__What the exercise asks__.
Lines before the one containing "How far is the white" are left out; copy that line and every later line through the end of the data exactly.

__Data shown__.
____________________

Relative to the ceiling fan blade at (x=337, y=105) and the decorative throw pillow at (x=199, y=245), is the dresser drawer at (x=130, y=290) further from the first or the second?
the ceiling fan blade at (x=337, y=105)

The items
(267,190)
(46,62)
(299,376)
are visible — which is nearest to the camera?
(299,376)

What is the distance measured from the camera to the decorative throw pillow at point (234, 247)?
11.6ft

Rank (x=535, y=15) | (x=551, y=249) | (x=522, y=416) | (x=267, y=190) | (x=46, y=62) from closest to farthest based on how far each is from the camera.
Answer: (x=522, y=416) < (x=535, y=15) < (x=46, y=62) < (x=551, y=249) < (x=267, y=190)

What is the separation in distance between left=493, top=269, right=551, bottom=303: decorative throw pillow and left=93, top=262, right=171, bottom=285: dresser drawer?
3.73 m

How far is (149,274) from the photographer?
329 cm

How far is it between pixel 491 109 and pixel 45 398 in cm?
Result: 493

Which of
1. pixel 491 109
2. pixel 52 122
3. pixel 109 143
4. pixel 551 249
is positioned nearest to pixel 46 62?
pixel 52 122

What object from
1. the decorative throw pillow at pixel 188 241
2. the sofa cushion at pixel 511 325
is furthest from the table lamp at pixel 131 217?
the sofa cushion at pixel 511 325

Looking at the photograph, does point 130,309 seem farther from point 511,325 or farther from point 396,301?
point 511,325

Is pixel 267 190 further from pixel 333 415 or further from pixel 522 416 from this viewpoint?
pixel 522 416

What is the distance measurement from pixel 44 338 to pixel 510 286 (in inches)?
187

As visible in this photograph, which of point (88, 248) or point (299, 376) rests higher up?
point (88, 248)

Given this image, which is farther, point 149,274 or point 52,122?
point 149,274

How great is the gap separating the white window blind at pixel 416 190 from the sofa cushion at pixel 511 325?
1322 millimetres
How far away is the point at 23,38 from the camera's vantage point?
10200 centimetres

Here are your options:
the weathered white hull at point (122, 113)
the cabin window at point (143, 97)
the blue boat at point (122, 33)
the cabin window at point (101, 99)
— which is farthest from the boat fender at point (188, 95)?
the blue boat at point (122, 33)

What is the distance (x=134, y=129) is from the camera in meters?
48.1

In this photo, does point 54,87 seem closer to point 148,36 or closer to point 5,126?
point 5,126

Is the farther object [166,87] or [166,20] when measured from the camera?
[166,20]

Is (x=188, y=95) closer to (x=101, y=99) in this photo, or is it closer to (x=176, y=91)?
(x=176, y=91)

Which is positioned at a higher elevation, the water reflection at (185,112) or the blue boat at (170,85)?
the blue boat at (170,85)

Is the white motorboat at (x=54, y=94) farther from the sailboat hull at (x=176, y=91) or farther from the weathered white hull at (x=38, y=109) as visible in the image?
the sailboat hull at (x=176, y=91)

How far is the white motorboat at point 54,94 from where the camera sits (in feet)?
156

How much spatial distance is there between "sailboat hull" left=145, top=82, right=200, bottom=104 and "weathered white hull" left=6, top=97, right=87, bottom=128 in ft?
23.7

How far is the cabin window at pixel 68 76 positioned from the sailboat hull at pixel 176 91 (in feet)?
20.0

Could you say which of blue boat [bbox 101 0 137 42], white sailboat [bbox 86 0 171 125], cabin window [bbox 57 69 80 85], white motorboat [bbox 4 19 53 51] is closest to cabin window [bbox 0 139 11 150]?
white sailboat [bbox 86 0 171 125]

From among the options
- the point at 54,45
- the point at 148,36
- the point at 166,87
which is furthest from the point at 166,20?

____________________

__Response__.
How far is the white motorboat at point 54,94 from where the camera sits (in feet)?
156

How much spatial distance is there between "sailboat hull" left=145, top=82, right=200, bottom=104 and "weathered white hull" left=6, top=97, right=87, bottom=128 in ft?
23.7

How far is the cabin window at pixel 68 76 positioned from the sailboat hull at pixel 176 91 (in feet)?
20.0

Could you say which of blue boat [bbox 101 0 137 42], white sailboat [bbox 86 0 171 125], cabin window [bbox 57 69 80 85], white motorboat [bbox 4 19 53 51] is closest to cabin window [bbox 0 139 11 150]?
white sailboat [bbox 86 0 171 125]

From among the options
- the point at 54,45
- the point at 148,36
- the point at 166,87
which is furthest from the point at 166,20?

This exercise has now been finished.